Nothing seems more frustrating and fosters more fear among business owners than the challenge of finding and hiring good, hard-working employees in this fast-changing political and growing economic climate.
How do you attract good people? Your company needs to be visible, attractive, credible and memorable to generate enough candidates. Hiring good, hard-working employees is like deep-sea fishing – the best fishermen bring enough fish on deck so they can be choosy and decide which ones to keep.
Rule #1: Recruitment is a marketing function.
If your growing company is trying to achieve above-average margins and profitability, your marketing efforts should be focused, not only on finding new customers and clients, but also recruiting high-achieving employees.
For your company to be attractive to potential employees, you need to market your company in the communities where you are looking for employees:
- Craigslist, Indeed, Monster, Snagajob and Ziprecruiter may all be good solutions for hiring employees, but some companies in the landscape industry are posting jobs on LinkedIn for landscape laborers, which on close examination only had 13 views in two weeks. Using LinkedIn and Indeed to find managers, on the other hand, has proven to be highly effective for my clients.
- If you are looking for someone who is fluent in another language, you need to market to them in their language. Advertise where they are living.
To be attractive, be sure your company has a professional website with compelling content on a careers page and sections that showcase your credibility.
Not all prospective employees are immediately available or looking for new employment opportunities now. So, recruitment efforts must also be memorable.
Remember, you are competing with other landscape and construction-related companies in your same market. So, why should potential employees choose you? A business that showcases its strengths and differences can be compelling. Is your company a fun place to work? Are you family-friendly? Do you offer better pay? Highlighting perks or benefits that might be most attractive to your candidates is paramount to be effective in attracting qualified, enthusiastic employees.
Finally, what do you value? And why do you do what you do? Companies that have clearly and frequently messaged core values, core competencies, and purpose achieve above-average profitability.
“Give your employees the opportunity to become learners. Team them. Mentor them. Engage them.”Jonathan Goldhill, executive and stratgeic coach
Rule #2: Hiring great managers takes time.
If you are going to be successful in hiring good employees, follow the simple adage, “Hire slowly, fire quickly.” Too many business owners do the opposite and then struggle with new employees who aren’t completely qualified to do the job. Make it your goal to hire the best you can afford. I recommend hiring “A” players, but I recognize this can be a trap.

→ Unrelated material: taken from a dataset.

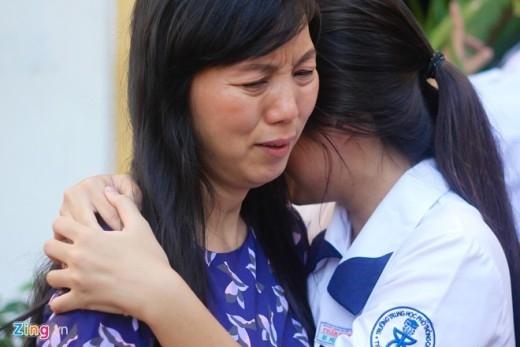 Nữ sinh Sài Gòn lưu luyến chia tay tuổi học trò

Instead, hire learners. Learners are leaders. Don’t get hung up on where they’ve been, what they’ve done or who they did it with and for. Try to read where they are now and where they would like to be in the future. Hire people with passion. This can mean as much or more than talent on their resume. While you surely will pay more for top talent, it’s always worth it.
Leverage your hiring with methodologies such as Topgrading, developed by Brad and Geoff Smart, the brains behind the “A” player hiring developed under Jack Welch at General Electric. Topgrading is a corporate hiring and interviewing method that is intended to identify preferred candidates. The methodology is a 12-step process that includes:
- Extensive and multiple interviews
- Competency questions
- Detailed job scorecards
- Lengthy and comprehensive career history
- Discovery of experience
- Coaching new hires and in-place team members, especially challenging ones
- Asking candidates to set up reference calls with direct supervisors
- Tandem interviews lasting two to four hours
All of that does take time, discipline, organization and preparation to be effective.

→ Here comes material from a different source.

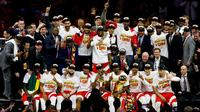 Para pebasket Toronto Raptors merayakan kemenangan sekaligus gelar juara NBA pertama mereka pada musim 2018-2019. (Getty Images/AFP/Lachlan Cunningham)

I have always shared the simpler “3 x 3 x 3” interview practice: three different interviewers, three different dates and three different locations. I believe if three of your people meet a candidate at three different times/dates and in three different situations/settings, then you can get a pretty good overview of how the candidate will react in different settings.
Meanwhile, spend time talking to candidates about your company’s values and seek to ascertain how well they will fit with your ideal company culture and match up to your company’s core values. If you don’t have those things defined, work on developing them.
Rule #3: Cultivate your current workforce.
Some of your best new hires may come from your current employees – ask them for recommendations and offer them incentives to bring in good people who stay with the company for at least 90 days.
And give your employees the opportunity to become learners. Team them. Mentor them. Engage them. Ask yourself, “What more could I be doing to motivate them?” If you can’t do more, ask yourself if you would enthusiastically rehire them? If not, then why are you not looking to find replacements? It’s not always easy to make these types of choices – perhaps the employee is a family member or maybe he or she just isn’t being effective in the job. But, in the end, you need to do what’s right for you.
Lastly, don’t try to go it alone. There are advisors, coaches and mentors who can help you – all you have to do is reach out.